Directions.
Arrange the rows, from the start up to and including the line containing "914 millimetres", as a Markdown table with the columns Line and Text, numbering each line and leaving out blank lines.

The data.

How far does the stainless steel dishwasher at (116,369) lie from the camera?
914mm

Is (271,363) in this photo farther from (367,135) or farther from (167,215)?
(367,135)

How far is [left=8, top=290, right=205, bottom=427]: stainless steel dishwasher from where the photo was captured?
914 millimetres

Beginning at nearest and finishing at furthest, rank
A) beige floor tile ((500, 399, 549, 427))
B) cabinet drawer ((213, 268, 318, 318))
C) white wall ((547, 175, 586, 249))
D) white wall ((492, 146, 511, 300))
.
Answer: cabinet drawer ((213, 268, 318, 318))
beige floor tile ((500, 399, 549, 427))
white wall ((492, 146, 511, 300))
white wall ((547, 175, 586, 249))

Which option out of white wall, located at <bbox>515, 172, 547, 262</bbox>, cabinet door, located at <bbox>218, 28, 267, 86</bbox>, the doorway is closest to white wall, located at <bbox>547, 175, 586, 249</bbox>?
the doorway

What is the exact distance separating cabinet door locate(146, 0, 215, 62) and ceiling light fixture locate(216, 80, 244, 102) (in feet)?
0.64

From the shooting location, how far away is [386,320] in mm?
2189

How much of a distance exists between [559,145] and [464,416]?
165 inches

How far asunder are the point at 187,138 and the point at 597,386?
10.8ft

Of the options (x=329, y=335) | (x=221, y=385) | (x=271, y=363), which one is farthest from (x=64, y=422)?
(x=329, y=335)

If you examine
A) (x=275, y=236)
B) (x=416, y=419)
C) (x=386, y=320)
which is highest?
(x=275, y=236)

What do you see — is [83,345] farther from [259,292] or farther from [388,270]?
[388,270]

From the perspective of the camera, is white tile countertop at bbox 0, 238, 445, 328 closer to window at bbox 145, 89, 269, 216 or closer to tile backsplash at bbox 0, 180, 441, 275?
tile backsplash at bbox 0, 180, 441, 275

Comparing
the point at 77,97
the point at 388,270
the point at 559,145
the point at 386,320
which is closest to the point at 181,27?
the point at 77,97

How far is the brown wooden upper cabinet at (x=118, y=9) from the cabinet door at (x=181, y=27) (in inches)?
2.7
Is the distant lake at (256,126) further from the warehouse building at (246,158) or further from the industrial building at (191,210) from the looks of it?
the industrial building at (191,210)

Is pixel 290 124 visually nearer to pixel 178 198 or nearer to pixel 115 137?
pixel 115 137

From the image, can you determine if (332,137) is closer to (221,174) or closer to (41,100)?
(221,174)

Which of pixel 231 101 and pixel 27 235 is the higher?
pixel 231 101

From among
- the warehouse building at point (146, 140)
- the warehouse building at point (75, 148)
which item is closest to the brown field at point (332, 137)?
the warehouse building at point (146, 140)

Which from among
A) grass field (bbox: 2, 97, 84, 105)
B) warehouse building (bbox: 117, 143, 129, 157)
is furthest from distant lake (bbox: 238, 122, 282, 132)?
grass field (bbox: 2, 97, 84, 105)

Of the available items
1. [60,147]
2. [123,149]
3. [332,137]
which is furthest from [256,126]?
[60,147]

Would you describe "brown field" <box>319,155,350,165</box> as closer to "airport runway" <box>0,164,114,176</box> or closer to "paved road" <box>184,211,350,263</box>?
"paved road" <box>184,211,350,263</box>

Written answer.
| Line | Text |
|---|---|
| 1 | How far does the stainless steel dishwasher at (116,369) lie from the camera? |
| 2 | 914mm |
| 3 | Is (271,363) in this photo farther from (367,135) or farther from (167,215)? |
| 4 | (367,135) |
| 5 | How far is [left=8, top=290, right=205, bottom=427]: stainless steel dishwasher from where the photo was captured? |
| 6 | 914 millimetres |